Even if I request 4.3 in the hint, it doesn't work. If I request something else, my opengl string matches, but once again it doesn't work.
Hope this helps
I don't know how the OpenGL bindings to Go look exactly, but I can tell you at least this much:
The last parameter to glVertexAttribPointer should be the byte offset from the start of the buffer object, so (in your case) 0.
Note: The C type of that parameter generally should be int, as it's a byte offset.

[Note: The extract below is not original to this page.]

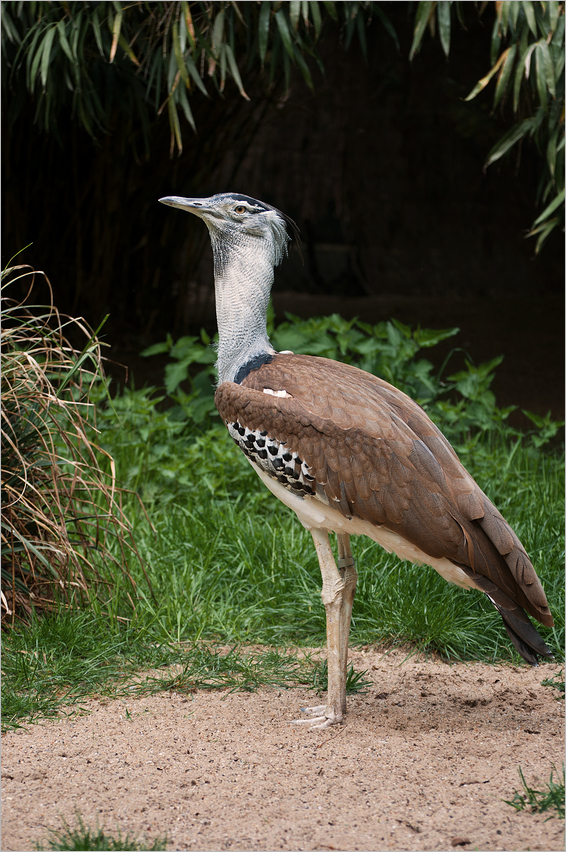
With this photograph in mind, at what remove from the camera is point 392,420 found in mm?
3086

Instead, it's void* for legacy reasons - it used to have a different meaning before VBOs.
Instead of &f try passing either a literal 0 or, if this doesn't work, a pointer with value equal to 0. How to do that in Go? This is for you to figure out, since I don't grok Go. I told you what OpenGL expects and I hope this much helps.
Also: For debugging, please check glGetError() often.